Training requirements for police officers


Over the first several months of this year, two committees—one appointed by Governor Kasich and one by Attorney General DeWine—have taken a closer look at how Ohio’s police officers are trained, as well as several other areas of community-police relations. The Attorney General’s report mostly looked at training standards and identified ways for how they can be improved.

With both commissions wrapping up their studies in recent weeks, the state legislature is now working on crafting policies to address some of the proposed changes.
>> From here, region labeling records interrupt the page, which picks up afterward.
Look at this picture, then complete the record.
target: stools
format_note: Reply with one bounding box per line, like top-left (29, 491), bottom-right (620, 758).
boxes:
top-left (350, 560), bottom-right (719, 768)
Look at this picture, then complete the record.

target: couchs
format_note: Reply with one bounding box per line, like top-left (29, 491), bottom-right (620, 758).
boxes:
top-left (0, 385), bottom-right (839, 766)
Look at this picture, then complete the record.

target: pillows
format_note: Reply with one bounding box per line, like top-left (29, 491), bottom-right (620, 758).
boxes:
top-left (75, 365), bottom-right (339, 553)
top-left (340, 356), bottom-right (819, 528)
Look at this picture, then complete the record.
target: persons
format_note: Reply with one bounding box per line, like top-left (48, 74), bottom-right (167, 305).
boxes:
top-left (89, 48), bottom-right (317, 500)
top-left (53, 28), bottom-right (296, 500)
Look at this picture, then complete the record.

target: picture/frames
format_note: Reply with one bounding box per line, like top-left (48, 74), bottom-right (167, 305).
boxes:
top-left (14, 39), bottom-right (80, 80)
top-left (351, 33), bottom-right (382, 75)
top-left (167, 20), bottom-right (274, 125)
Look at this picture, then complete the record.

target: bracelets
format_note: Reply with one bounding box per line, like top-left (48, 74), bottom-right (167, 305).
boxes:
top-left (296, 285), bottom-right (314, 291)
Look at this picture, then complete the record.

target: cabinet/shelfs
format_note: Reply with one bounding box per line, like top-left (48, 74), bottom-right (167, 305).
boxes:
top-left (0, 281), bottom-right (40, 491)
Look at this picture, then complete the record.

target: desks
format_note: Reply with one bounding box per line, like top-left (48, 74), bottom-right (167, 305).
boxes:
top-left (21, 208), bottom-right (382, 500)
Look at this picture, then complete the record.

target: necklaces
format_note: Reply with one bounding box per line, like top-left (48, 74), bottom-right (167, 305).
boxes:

The work done on the committees has given us a better sense of where Ohio stacks up against other states and standards. For instance, Ohio is one of only three states that do not require its law enforcement officers to have earned a high school diploma or GED.

While it is important to note that the overwhelming majority of officers in Ohio have in fact graduated from high school, it was interesting nonetheless to see that our state is among the very few not to require it.

Reps. Tim Derickson, of Oxford, and Nathan Manning, of North Ridgeville, have introduced House Bill 204, which addresses standards for law enforcement training in a few key areas. Making sure that the training that law enforcement officers undergo is extensive and up-to-date is important for the safety of both the officers and the public they protect.

Our police officers put their lives on the line each day to keep us safe, so therefore it is imperative that the state-mandated training requirements are substantial so that they will be prepared for any situation.

HB 204 requires all peace officers in Ohio to earn a high school diploma or GED prior to being appointed. The bill would also remove the existing cap of 650 required training hours. This will give the state’s police training commission greater flexibility to increase the number of hours required.

The findings and recommendations issued by the respective committees on this very important issue have proved incredibly valuable for the legislature’s work up to this point and will continue to be helpful as we move ahead with further reforms.

Last month, our nation recognized both “Police Week” and “Peace Officer Memorial Day” to commemorate the hard work and sacrifice that our officers dedicate in order to maintain order and safety throughout our communities.

Any legislation that comes before the Ohio House in regards to revising training requirements will be treated with caution and seriousness, for the sake of both the officers and the residents of this great state.

Ohio Speaker of the House Cliff Rosenberger represents the 91st District, which includes Clinton County.